→ **Do this**
Could you copy out word for word the data from the line with "In the photo, does" up to and including the line with "Answer: tree @"?

── Supplied data

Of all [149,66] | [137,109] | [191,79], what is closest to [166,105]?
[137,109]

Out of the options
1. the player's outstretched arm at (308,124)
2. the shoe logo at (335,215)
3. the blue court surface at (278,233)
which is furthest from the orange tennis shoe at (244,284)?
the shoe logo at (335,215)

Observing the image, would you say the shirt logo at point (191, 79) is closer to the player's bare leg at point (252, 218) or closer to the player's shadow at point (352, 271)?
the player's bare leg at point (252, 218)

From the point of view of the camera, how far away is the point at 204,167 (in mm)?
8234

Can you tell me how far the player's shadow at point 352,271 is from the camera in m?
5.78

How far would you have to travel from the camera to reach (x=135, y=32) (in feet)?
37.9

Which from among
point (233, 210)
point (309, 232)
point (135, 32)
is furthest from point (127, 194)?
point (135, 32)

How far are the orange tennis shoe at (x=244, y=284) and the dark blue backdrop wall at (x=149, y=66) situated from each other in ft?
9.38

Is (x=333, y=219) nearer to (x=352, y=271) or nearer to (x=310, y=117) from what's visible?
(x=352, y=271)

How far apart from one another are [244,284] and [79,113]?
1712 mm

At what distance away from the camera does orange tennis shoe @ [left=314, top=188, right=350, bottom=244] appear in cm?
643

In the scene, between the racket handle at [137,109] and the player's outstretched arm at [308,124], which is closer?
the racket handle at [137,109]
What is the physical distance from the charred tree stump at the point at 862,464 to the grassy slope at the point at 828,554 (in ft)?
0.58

────
── Supplied data

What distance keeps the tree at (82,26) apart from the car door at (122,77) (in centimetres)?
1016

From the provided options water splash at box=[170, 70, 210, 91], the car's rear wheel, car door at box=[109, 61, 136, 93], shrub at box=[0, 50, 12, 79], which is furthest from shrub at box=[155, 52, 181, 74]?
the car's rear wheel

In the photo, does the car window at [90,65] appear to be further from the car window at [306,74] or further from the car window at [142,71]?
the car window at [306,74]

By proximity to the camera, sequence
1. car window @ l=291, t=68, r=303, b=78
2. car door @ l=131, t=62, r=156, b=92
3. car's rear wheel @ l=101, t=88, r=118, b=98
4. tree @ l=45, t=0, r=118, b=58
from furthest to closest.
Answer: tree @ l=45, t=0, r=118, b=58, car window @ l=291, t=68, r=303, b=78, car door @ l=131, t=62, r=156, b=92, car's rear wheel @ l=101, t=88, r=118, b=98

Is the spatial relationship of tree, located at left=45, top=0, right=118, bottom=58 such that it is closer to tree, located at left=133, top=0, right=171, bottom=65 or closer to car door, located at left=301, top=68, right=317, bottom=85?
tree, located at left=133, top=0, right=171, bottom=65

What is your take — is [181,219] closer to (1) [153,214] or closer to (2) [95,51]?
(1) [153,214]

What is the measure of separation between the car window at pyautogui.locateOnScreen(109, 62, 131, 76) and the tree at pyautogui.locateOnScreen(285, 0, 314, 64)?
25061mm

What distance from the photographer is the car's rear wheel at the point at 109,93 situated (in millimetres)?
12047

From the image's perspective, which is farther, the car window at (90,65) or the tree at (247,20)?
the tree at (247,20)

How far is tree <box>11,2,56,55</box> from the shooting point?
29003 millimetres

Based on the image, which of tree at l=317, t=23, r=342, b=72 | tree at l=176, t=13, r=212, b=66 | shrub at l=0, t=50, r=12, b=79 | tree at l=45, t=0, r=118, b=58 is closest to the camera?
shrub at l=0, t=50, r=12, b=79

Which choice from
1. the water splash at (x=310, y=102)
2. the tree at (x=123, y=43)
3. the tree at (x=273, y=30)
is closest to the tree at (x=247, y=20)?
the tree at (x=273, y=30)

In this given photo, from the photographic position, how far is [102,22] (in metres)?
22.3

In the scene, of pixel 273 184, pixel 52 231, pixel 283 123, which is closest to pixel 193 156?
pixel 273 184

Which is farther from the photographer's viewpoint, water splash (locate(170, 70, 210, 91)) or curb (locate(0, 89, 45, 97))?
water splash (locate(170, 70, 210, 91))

────

→ **Written reply**
In the photo, does the car window at [90,65] appear to be further from the car window at [306,74] or further from the car window at [142,71]?
the car window at [306,74]

By proximity to the camera, sequence
1. car window @ l=291, t=68, r=303, b=78
2. car door @ l=131, t=62, r=156, b=92
3. car's rear wheel @ l=101, t=88, r=118, b=98
4. tree @ l=45, t=0, r=118, b=58
from furthest to closest.
Answer: tree @ l=45, t=0, r=118, b=58, car window @ l=291, t=68, r=303, b=78, car door @ l=131, t=62, r=156, b=92, car's rear wheel @ l=101, t=88, r=118, b=98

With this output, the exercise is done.